Issues about extraction · Coq devs & plugin devs

Stream: Coq devs & plugin devs

Topic: Issues about extraction

Hugo Herbelin (Mar 05 2023 at 18:44):

The "extraction project" on github happens to be very convenient to have an overview of the extraction issues. Thanks in passing to who contributed to it.

Still in passing, what are the current plans about extraction and universes (e.g. on the MetaCoq side)? On the Paris side, Pierre L. and I are supervising a work on making explicit Prop<=Type subtyping, that is in characterizing what definitional rules have to hold if one replaces subtyping by boxing. This is related to extraction in the sense that the function to enter the box is where the computational contents connecting a type φ[X:=T]:Prop to its version in type φ[X]:Type when X is substituted only afterwards with a T that lowers it in Prop. I made an experimental PR #17302 to test this approach.

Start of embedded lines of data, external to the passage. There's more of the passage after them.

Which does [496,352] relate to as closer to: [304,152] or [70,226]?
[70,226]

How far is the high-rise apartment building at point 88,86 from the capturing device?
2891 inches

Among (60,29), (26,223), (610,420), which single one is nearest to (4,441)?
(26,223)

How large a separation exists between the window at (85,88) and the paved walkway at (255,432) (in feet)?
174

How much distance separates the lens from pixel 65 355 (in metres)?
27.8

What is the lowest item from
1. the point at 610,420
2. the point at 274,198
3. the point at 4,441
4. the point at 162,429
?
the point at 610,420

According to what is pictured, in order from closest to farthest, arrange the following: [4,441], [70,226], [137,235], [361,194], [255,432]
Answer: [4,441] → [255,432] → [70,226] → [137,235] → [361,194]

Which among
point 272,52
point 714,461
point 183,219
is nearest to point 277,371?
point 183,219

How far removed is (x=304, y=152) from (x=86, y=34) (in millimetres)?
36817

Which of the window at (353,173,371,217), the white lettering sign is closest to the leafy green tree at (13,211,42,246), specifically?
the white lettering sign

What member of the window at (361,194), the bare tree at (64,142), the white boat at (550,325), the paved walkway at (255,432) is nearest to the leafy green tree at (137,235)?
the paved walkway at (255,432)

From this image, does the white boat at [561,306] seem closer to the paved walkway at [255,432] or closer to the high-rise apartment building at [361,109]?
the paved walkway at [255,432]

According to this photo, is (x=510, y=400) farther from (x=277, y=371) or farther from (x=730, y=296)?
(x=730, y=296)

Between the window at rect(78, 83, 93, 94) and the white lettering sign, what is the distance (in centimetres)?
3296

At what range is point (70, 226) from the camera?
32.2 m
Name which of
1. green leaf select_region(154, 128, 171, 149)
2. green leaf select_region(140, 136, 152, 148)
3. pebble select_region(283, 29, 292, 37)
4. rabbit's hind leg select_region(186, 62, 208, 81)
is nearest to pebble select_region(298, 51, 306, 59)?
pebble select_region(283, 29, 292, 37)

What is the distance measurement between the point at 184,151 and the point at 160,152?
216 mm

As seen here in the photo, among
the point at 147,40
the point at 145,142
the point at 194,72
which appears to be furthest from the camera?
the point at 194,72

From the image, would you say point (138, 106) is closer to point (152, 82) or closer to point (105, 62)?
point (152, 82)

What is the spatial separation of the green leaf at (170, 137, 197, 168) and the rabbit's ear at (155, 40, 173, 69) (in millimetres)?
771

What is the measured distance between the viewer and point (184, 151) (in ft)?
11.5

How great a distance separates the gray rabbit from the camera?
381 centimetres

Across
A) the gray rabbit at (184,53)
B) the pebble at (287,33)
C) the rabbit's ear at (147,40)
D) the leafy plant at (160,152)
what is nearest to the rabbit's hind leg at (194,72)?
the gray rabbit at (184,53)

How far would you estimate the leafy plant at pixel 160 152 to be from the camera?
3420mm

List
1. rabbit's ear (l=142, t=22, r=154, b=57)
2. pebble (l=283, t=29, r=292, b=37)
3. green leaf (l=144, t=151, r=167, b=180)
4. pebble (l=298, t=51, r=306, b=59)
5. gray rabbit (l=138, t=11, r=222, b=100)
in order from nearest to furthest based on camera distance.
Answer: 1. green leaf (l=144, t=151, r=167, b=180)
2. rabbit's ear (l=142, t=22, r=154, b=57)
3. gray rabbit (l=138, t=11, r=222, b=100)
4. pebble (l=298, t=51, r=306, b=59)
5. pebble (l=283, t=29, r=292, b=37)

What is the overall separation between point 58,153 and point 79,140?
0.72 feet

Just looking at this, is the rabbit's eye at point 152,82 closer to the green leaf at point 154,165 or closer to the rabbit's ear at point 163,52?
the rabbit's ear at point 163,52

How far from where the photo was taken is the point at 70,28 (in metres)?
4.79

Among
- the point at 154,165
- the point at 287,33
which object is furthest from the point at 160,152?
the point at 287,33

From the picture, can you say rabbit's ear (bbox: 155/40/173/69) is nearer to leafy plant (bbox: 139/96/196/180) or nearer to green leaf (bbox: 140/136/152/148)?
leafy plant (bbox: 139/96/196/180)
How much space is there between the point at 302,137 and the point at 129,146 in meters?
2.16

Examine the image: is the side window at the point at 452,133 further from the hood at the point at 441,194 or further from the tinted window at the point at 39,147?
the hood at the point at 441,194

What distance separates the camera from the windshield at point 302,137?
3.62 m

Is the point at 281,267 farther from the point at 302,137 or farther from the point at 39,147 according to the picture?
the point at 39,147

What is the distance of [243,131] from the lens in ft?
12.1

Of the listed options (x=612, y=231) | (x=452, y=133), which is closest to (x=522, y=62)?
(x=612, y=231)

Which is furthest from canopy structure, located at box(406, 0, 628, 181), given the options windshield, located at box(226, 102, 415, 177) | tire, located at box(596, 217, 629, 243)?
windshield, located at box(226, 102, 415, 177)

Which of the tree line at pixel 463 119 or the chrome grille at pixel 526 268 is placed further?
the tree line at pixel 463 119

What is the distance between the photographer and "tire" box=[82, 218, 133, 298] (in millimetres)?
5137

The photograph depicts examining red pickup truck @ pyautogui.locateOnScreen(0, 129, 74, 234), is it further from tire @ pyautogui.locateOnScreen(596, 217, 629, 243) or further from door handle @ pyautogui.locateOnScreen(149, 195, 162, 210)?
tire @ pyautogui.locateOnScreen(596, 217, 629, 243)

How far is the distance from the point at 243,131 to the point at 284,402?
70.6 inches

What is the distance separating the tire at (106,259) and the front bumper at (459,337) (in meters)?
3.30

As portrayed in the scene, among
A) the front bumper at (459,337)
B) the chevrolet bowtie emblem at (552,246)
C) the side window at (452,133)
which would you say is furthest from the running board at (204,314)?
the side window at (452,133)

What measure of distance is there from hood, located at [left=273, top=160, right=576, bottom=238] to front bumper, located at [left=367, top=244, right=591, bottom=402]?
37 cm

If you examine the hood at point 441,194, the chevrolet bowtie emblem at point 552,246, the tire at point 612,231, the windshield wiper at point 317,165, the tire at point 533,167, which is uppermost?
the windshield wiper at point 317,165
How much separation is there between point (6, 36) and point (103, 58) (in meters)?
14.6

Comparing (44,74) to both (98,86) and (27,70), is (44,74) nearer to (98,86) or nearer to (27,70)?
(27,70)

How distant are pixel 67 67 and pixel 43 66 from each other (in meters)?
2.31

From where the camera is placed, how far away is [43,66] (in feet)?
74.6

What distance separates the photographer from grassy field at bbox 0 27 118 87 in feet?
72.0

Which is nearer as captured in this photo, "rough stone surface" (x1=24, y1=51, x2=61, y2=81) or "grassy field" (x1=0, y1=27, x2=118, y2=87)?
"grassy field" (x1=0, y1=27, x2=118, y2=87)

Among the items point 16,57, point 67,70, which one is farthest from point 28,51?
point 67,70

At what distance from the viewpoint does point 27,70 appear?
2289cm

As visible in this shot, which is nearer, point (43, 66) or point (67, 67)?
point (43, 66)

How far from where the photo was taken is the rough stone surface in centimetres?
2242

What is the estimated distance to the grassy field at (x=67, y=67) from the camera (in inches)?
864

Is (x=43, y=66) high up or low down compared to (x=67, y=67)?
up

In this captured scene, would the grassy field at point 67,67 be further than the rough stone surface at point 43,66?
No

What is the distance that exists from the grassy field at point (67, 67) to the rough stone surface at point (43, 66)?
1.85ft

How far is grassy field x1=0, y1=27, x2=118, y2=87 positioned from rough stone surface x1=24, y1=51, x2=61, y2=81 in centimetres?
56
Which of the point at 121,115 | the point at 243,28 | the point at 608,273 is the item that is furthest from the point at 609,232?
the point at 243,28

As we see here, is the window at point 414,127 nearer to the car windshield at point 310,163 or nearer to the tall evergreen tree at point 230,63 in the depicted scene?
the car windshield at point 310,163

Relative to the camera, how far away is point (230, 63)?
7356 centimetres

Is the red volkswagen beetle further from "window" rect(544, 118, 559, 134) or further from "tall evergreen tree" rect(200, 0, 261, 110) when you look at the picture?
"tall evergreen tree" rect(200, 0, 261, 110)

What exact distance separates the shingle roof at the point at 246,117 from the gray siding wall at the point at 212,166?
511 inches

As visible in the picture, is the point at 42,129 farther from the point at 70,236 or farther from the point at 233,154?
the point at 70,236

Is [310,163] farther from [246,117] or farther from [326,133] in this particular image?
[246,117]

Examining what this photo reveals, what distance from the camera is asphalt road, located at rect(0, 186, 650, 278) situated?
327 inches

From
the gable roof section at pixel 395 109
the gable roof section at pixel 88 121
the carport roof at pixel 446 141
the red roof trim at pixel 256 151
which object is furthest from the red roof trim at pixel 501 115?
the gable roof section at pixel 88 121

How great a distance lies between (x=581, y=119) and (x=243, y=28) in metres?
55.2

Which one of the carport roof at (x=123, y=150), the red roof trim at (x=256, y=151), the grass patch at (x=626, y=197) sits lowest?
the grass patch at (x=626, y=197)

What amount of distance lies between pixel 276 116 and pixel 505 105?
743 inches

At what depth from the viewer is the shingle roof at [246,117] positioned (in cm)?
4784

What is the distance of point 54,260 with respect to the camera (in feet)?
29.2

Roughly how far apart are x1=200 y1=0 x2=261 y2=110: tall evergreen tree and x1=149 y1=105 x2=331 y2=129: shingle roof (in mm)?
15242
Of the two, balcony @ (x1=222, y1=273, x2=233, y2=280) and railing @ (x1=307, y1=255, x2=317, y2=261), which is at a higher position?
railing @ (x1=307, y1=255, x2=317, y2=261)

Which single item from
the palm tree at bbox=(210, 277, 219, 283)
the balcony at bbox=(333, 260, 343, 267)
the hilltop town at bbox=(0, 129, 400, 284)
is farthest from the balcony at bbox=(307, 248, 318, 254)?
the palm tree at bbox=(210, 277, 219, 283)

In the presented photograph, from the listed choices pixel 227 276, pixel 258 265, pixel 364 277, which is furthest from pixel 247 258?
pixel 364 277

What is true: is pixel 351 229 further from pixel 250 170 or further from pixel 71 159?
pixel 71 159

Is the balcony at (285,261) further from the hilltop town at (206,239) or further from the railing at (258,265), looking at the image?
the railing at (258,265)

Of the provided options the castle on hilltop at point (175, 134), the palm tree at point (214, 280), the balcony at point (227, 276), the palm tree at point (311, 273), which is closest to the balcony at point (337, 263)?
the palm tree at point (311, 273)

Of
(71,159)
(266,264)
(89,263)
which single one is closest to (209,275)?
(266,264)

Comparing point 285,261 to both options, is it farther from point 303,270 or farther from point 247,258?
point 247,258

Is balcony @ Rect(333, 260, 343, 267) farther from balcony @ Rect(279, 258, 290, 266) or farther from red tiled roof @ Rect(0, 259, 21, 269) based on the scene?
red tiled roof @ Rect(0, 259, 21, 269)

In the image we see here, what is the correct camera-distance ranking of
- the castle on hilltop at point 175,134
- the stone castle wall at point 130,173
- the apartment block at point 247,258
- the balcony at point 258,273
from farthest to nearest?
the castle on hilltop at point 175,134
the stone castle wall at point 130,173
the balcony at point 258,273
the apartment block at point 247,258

Ali Caglayan (Mar 06 2023 at 01:03):

I'm glad somebody found it useful. :)

Matthieu Sozeau (Mar 06 2023 at 07:06):

Hugo Herbelin said:

The "extraction project" on github happens to be very convenient to have an overview of the extraction issues. Thanks in passing to who contributed to it.

Still in passing, what are the current plans about extraction and universes (e.g. on the MetaCoq side)? On the Paris side, Pierre L. and I are supervising a work on making explicit Prop<=Type subtyping, that is in characterizing what definitional rules have to hold if one replaces subtyping by boxing. This is related to extraction in the sense that the function to enter the box is where the computational contents connecting a type φ[X:=T]:Prop to its version in type φ[X]:Type when X is substituted only afterwards with a T that lowers it in Prop. I made an experimental PR #17302 to test this approach.

We have no plans regarding Prop <= Type yet, the whole erasure development works under the assumption that we don’t use this rule. It would be great if we had a proven translation from implicit to explicit Prop <= Type ;)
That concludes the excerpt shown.